### TEXT SEGMENT
A rubric for deciding composite viscosity selection
by Dr. Foroud Hakim
Composite resin has become the most common material selected by practitioners for direct restorations over
the past three decades. An expanding desire for tooth-colored restorations, advancements in material science and
simplification of delivery are equally responsible for doctors choosing composites for an expanding list of clinical
indications.
Insurance company reimbursement data indicates that Class I and II restorations account for nearly 70% of
composites delivered in contemporary practices. A combination of Class III, IV and V restorations account for
most of the remaining procedures submitted. Through research and development, manufacturers continue to
provide doctors better materials and technologies. In my estimation, the four most important advancements in
this area include:
Nanofiller technology. Nanofillers are in large
part responsible for mitigating many of the
shrinkage-related liabilities related to traditional
composites by lowering values below the
2% threshold. Aesthetics, strength, handling and
many other improved characteristics are attributed
to nanoparticle integration.
Bulk-fill options. Volumetric shrinkage stress,
depth of cure and conversion, and improvements
in aesthetic potential are just a few challenges that
have been overcome with modern bulk-fill entries.

### SOURCE DATA
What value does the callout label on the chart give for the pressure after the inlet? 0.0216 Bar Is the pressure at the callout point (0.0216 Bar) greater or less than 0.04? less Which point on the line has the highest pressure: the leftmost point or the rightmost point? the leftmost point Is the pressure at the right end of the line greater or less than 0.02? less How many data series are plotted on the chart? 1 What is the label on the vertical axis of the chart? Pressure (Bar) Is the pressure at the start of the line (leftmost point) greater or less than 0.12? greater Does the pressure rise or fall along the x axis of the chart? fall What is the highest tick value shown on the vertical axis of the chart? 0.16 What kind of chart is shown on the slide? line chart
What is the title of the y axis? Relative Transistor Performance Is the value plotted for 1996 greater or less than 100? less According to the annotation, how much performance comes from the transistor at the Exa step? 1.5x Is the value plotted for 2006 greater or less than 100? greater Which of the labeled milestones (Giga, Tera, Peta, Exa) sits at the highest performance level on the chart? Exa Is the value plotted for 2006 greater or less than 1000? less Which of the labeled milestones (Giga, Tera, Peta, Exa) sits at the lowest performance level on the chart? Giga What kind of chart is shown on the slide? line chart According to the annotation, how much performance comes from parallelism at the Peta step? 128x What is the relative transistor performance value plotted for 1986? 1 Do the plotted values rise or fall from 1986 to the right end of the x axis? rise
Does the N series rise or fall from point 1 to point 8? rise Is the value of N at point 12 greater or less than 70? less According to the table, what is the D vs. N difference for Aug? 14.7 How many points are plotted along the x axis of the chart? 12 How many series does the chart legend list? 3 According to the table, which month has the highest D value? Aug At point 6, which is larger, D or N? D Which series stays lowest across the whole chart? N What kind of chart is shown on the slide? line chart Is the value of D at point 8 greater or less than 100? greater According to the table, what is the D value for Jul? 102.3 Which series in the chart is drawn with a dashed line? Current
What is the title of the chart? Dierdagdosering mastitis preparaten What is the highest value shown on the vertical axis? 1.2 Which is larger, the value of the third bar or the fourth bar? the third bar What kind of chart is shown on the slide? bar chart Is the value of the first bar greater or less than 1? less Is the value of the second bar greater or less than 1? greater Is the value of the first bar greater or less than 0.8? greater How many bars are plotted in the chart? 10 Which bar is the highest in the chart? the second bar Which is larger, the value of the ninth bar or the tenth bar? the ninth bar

### INSTRUCTIONS
1: Answer these questions using the article on composite viscosity selection:
(a) According to insurance reimbursement data, about what share of delivered composites are Class I and II restorations?
(b) Below what threshold do nanofillers lower shrinkage values?
(c) Over what period has composite resin become the most common material for direct restorations?
2: Proceed with the article on composite viscosity selection, starting right after its final sentence.

### ANSWERS TO THE EXERCISE
1:
(a) Nearly 70%.
(b) The 2% threshold.
(c) The past three decades.

2:
They allow practitioners to reduce delivery time,
simplify technique, and reduce voids and gap
formation associated with traditional layering.
Predictable adhesion. The evolution of bonding
agents affords practitioners simplification with
respect to delivery, expanded and improved adhesion
to various substrates (including predictable dentin
bonds), and just plain stronger bonds with reduced
deviations.
Viscosity variations. One of the most important
advancements in composite differentiation is the
expanded menu revolving around viscosity. Not
only do the traditional body composites present
in a variety of viscosities ranging from very creamy
to mid-consistency and all the way to firm, but
all of these also can be further modified via the
introduction of heat using composite warming
technologies that continue to gain traction. Added
to this is an increased menu of flowable composites
that can range from highly flowable to the heaviest
of viscosities.
The balance of the article will focus on composite viscosity—in particular, critical and intentional viscosity
variation based on the clinical circumstance. In my opinion, and through my observations when providing
continuing education to colleagues, viscosity selection is an underutilized strategy that can greatly benefit doctors
in daily practice while helping to improve outcomes and efficiency.
Case 1
A 64-year-old patient presented with recurrent
decay involving a long-standing occlusal amalgam on
tooth #30 (Fig. 1). After anesthesia, the old restoration
and all remaining infected tooth structure was removed
(Fig. 2) under Isolite isolation (Zyris). A selective-etch
approach to tooth conditioning was employed, with
the enamel margins etched with 37% phosphoric acid
(Fig. 3) using Ultraetch (Ultradent) for 20 seconds.
After application of the eighth-generation adhesive
Futurabond U (Voco) and appropriate light curing, a
thin layer of an opaque shade of flowable composite
(Grandioso Flow Opaque A2, Voco) was deployed to
mask the amalgam-stained dentin and mitigate any
unsightly shine through (Fig. 4).
Final restoration (Fig. 5) was achieved using X-tra Base
bulk-fill flowable composite (Voco) in a universal shade
for the base layer and Grandioso nanohybrid composite
(Voco) in shade A1 for the capping layer.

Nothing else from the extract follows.